- [EXERCISE DIRECTIONS] What do the lines from the one containing "If comparing" through the end of the entries say? Quote them exactly, and only them.

- [ENTRIES SUPPLIED]

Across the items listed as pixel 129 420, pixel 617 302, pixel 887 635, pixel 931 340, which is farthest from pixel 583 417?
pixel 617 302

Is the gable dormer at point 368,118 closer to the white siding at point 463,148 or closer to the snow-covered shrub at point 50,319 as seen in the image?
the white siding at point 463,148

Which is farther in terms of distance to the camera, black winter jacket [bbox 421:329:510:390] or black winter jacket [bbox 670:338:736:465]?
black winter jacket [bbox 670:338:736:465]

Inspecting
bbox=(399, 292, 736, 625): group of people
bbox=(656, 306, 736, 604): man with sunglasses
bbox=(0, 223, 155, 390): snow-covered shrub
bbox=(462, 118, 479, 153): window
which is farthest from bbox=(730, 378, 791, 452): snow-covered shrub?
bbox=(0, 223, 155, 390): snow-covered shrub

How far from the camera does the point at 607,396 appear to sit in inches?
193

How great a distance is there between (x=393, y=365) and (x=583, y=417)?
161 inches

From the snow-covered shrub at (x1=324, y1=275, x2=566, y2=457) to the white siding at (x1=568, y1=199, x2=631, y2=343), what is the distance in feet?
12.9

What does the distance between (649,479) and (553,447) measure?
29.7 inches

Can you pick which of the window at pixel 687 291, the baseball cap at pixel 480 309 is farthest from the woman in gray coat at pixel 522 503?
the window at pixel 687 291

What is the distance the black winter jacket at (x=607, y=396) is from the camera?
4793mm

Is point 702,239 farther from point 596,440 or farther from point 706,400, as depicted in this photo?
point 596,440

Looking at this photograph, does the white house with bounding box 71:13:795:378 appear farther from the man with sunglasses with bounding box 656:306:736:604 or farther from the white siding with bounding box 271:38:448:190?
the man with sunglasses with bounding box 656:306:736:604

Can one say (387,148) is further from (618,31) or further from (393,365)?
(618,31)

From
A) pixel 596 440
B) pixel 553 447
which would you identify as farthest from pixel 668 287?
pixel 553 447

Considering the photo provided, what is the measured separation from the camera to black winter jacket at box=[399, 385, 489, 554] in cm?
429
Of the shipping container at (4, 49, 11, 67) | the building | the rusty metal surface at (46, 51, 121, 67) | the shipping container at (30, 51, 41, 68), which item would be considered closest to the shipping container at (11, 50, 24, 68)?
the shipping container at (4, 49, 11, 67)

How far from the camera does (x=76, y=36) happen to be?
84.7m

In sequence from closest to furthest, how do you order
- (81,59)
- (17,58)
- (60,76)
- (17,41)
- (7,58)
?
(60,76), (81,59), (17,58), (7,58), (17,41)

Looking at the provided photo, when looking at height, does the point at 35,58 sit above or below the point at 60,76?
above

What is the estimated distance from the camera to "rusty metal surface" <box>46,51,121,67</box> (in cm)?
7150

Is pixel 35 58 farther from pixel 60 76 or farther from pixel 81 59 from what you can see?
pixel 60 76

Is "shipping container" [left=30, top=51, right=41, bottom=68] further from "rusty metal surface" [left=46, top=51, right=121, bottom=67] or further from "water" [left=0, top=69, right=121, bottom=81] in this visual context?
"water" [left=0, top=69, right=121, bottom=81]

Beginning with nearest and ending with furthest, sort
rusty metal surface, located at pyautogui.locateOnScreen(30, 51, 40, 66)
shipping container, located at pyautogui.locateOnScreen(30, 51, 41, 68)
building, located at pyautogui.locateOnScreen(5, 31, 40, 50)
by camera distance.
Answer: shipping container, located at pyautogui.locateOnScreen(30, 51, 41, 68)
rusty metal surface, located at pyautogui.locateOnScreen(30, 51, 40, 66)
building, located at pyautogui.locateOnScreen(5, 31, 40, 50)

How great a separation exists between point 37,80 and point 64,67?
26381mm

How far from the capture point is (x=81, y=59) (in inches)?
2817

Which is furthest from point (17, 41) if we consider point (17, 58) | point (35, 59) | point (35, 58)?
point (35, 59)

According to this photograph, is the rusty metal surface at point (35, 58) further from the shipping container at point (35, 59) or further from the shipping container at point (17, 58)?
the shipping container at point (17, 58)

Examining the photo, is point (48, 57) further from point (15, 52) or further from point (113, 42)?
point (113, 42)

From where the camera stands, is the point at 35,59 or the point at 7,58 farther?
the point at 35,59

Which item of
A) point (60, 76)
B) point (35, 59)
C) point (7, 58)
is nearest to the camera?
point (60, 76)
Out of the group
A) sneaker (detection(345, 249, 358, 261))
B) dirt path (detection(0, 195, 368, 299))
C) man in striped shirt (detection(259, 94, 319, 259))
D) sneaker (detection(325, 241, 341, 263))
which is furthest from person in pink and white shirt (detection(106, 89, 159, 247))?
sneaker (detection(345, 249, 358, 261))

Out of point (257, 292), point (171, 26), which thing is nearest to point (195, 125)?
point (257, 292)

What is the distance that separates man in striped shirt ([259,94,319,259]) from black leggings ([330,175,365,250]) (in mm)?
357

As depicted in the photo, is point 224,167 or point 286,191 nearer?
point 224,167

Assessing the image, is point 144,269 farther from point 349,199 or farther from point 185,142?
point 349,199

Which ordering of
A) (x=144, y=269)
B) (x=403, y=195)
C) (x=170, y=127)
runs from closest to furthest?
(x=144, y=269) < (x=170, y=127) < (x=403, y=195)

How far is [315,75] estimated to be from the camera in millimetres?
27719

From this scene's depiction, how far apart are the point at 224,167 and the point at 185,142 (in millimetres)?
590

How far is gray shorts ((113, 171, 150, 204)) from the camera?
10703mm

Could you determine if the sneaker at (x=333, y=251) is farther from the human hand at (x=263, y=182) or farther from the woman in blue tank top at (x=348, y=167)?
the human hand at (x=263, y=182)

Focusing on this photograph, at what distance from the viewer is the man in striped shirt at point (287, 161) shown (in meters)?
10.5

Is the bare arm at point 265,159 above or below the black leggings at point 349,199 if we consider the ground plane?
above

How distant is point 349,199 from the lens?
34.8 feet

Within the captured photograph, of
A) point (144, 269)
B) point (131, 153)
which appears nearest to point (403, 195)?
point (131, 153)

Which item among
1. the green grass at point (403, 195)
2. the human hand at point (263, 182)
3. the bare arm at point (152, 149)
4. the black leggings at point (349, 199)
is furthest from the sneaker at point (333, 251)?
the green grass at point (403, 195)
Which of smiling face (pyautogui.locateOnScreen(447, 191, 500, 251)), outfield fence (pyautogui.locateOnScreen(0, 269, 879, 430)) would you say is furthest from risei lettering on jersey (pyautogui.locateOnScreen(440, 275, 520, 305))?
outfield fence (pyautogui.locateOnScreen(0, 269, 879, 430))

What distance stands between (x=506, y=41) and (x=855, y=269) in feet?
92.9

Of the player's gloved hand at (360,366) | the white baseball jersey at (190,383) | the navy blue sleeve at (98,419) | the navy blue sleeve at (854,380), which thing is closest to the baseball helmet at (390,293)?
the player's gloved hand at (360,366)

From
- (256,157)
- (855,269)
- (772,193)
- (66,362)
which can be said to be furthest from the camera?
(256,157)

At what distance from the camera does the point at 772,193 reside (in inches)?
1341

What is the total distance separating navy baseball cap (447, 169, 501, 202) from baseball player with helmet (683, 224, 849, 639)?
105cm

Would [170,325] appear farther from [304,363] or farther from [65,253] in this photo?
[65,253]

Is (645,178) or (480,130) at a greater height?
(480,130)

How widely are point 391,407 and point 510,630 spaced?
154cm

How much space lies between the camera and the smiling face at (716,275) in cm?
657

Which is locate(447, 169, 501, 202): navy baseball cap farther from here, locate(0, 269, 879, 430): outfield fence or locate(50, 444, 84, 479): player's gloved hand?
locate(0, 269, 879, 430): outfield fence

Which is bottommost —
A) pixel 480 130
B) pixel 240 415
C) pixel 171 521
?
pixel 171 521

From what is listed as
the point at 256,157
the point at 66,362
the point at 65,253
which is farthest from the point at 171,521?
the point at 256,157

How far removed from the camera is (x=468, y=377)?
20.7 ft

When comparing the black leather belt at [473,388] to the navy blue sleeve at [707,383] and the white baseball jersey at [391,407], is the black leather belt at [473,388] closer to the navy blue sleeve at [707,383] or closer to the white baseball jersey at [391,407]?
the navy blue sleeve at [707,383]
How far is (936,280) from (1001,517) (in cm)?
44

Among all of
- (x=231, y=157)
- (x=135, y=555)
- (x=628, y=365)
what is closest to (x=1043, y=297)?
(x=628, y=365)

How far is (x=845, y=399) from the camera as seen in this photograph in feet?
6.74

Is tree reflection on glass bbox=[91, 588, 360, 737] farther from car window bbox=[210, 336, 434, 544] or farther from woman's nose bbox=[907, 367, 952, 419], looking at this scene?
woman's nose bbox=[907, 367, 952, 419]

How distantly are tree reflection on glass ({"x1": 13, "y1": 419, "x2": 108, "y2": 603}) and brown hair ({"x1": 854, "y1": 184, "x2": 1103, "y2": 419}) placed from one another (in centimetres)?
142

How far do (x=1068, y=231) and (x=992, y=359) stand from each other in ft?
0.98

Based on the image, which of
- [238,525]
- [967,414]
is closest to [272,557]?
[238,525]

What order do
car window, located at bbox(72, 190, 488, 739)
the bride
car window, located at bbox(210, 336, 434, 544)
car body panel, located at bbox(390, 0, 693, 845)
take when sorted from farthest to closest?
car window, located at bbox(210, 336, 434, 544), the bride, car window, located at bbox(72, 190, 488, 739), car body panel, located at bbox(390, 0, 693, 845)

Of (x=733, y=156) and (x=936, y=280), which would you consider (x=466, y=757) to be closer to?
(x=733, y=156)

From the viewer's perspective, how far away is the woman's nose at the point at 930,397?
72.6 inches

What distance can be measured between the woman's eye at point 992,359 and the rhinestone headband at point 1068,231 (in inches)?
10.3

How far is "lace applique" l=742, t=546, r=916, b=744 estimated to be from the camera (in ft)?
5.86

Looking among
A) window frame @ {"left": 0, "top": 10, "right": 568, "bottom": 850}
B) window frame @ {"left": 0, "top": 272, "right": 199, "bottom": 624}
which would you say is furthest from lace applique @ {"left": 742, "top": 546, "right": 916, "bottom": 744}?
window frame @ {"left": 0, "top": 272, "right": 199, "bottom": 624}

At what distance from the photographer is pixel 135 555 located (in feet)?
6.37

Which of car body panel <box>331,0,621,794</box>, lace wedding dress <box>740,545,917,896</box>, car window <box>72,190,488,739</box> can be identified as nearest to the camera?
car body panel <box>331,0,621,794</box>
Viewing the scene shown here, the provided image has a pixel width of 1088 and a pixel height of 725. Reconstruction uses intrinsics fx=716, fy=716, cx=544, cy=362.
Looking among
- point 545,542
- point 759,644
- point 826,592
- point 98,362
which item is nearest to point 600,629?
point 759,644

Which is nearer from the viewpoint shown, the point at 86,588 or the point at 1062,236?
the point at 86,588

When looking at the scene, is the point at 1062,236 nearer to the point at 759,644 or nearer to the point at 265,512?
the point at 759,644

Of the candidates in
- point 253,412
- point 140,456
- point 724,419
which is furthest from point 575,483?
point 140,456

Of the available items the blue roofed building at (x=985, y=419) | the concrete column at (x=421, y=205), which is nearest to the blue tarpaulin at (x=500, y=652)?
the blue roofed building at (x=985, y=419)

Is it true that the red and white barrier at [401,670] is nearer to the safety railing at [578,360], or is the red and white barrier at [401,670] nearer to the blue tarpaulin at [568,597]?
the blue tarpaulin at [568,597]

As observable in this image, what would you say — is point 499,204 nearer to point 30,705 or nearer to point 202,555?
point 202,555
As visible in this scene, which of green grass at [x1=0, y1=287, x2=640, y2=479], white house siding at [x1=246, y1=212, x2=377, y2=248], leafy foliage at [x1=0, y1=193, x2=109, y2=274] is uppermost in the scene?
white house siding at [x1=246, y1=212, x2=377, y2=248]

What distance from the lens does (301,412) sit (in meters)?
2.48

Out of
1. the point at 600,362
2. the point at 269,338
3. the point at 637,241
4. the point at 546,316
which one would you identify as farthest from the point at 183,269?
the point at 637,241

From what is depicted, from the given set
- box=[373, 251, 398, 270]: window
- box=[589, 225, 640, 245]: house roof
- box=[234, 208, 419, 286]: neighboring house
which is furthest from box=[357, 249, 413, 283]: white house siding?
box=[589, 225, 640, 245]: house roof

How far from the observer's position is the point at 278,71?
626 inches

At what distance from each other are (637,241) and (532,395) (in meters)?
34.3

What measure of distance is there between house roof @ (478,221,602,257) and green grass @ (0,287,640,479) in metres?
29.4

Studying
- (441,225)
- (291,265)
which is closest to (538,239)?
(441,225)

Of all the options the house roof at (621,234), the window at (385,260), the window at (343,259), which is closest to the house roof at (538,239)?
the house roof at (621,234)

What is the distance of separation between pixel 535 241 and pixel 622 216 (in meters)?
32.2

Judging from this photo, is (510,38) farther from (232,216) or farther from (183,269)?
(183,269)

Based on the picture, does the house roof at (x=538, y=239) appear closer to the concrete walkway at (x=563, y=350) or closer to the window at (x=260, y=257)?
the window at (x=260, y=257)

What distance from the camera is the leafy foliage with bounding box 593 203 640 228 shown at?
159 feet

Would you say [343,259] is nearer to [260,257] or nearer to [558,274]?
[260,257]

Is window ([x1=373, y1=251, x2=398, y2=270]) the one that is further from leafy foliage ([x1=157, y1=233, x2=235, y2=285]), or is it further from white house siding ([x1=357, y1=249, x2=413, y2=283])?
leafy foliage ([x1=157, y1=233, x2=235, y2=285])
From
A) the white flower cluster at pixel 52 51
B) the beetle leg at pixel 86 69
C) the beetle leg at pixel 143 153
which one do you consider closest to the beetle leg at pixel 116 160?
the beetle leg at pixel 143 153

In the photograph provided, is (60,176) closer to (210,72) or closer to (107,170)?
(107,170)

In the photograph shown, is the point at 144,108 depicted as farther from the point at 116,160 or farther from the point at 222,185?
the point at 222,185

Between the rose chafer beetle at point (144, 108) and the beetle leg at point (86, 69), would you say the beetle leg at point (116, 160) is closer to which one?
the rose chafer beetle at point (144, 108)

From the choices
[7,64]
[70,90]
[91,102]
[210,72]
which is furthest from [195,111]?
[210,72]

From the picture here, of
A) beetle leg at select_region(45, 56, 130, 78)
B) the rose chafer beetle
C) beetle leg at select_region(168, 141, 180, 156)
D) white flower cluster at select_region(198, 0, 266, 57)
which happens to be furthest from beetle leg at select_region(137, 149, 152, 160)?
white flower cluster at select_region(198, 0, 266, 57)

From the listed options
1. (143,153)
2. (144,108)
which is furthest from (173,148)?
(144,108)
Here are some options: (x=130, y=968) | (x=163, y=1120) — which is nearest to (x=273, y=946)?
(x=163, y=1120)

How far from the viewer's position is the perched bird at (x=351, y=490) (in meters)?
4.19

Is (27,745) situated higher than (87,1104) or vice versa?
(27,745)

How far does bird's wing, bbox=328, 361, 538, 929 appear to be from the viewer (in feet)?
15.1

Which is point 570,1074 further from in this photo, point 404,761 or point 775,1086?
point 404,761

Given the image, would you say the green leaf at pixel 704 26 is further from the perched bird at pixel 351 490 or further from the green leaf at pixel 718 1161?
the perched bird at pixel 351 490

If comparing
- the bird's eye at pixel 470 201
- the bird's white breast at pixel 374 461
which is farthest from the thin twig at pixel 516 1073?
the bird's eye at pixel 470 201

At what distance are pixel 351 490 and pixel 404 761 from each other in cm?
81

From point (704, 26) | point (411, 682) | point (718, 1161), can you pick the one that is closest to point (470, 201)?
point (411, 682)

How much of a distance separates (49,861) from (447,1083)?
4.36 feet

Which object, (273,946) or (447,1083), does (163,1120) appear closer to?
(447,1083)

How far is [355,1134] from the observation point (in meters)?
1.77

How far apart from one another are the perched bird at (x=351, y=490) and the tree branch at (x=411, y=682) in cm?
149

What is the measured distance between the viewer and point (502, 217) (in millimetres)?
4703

- [SOLUTION BELOW]
If comparing
- the bird's eye at pixel 470 201
- the bird's white breast at pixel 374 461
which is farthest from the thin twig at pixel 516 1073?
the bird's eye at pixel 470 201

At what distance are pixel 351 490 and pixel 404 761 from each other in cm?
81

From point (704, 26) | point (411, 682) | point (718, 1161), can you pick the one that is closest to point (470, 201)?
point (411, 682)

How much of a distance separates (49,861) from (447,1083)?
4.36 feet

Which object, (273,946) or (447,1083), does (163,1120) appear closer to?
(447,1083)

How far is [355,1134] from the observation point (in meters)?
1.77

How far apart from one another are the perched bird at (x=351, y=490) and the tree branch at (x=411, y=682) in cm?
149

What is the measured distance between the viewer and point (502, 217) (in millimetres)?
4703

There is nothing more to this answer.